▶ **待解题目**
把下面所有的行改写成一个 JSON 字符串列表，每一行对应一个字符串，空行不要列入。

▶ **给定数据**
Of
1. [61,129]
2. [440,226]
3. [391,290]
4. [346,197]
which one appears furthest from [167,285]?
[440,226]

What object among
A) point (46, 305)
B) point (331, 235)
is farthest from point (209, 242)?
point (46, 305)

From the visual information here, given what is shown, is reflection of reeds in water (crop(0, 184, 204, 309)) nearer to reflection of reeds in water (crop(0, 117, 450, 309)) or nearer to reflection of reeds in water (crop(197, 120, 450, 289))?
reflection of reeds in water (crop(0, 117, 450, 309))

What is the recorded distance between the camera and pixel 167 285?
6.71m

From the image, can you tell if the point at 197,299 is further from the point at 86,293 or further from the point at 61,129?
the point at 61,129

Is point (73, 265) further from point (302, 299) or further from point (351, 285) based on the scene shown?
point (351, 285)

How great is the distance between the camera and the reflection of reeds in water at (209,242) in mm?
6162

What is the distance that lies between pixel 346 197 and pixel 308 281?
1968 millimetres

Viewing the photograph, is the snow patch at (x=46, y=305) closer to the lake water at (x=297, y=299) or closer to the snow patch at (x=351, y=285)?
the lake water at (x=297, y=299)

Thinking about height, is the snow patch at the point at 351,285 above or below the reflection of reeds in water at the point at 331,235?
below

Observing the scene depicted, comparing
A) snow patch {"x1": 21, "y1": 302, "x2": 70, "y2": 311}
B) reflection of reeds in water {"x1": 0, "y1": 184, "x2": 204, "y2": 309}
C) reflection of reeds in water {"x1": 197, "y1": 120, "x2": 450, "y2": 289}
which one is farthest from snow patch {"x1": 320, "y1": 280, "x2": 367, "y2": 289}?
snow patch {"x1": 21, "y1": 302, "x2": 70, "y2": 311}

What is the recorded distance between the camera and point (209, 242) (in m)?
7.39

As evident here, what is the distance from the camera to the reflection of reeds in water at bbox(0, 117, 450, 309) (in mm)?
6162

▶ **习题解答**
[
  "Of",
  "1. [61,129]",
  "2. [440,226]",
  "3. [391,290]",
  "4. [346,197]",
  "which one appears furthest from [167,285]?",
  "[440,226]",
  "What object among",
  "A) point (46, 305)",
  "B) point (331, 235)",
  "is farthest from point (209, 242)?",
  "point (46, 305)",
  "From the visual information here, given what is shown, is reflection of reeds in water (crop(0, 184, 204, 309)) nearer to reflection of reeds in water (crop(0, 117, 450, 309)) or nearer to reflection of reeds in water (crop(197, 120, 450, 289))?",
  "reflection of reeds in water (crop(0, 117, 450, 309))",
  "What is the recorded distance between the camera and pixel 167 285?",
  "6.71m",
  "From the image, can you tell if the point at 197,299 is further from the point at 86,293 or further from the point at 61,129?",
  "the point at 61,129",
  "Is point (73, 265) further from point (302, 299) or further from point (351, 285) based on the scene shown?",
  "point (351, 285)",
  "How great is the distance between the camera and the reflection of reeds in water at (209,242) in mm?",
  "6162",
  "What is the distance that lies between pixel 346 197 and pixel 308 281?",
  "1968 millimetres",
  "Viewing the photograph, is the snow patch at (x=46, y=305) closer to the lake water at (x=297, y=299) or closer to the snow patch at (x=351, y=285)?",
  "the lake water at (x=297, y=299)",
  "Thinking about height, is the snow patch at the point at 351,285 above or below the reflection of reeds in water at the point at 331,235?",
  "below",
  "Observing the scene depicted, comparing",
  "A) snow patch {\"x1\": 21, \"y1\": 302, \"x2\": 70, \"y2\": 311}",
  "B) reflection of reeds in water {\"x1\": 0, \"y1\": 184, \"x2\": 204, \"y2\": 309}",
  "C) reflection of reeds in water {\"x1\": 197, \"y1\": 120, \"x2\": 450, \"y2\": 289}",
  "which one is farthest from snow patch {\"x1\": 320, \"y1\": 280, \"x2\": 367, \"y2\": 289}?",
  "snow patch {\"x1\": 21, \"y1\": 302, \"x2\": 70, \"y2\": 311}",
  "What is the recorded distance between the camera and point (209, 242) (in m)?",
  "7.39",
  "As evident here, what is the distance from the camera to the reflection of reeds in water at bbox(0, 117, 450, 309) (in mm)?",
  "6162"
]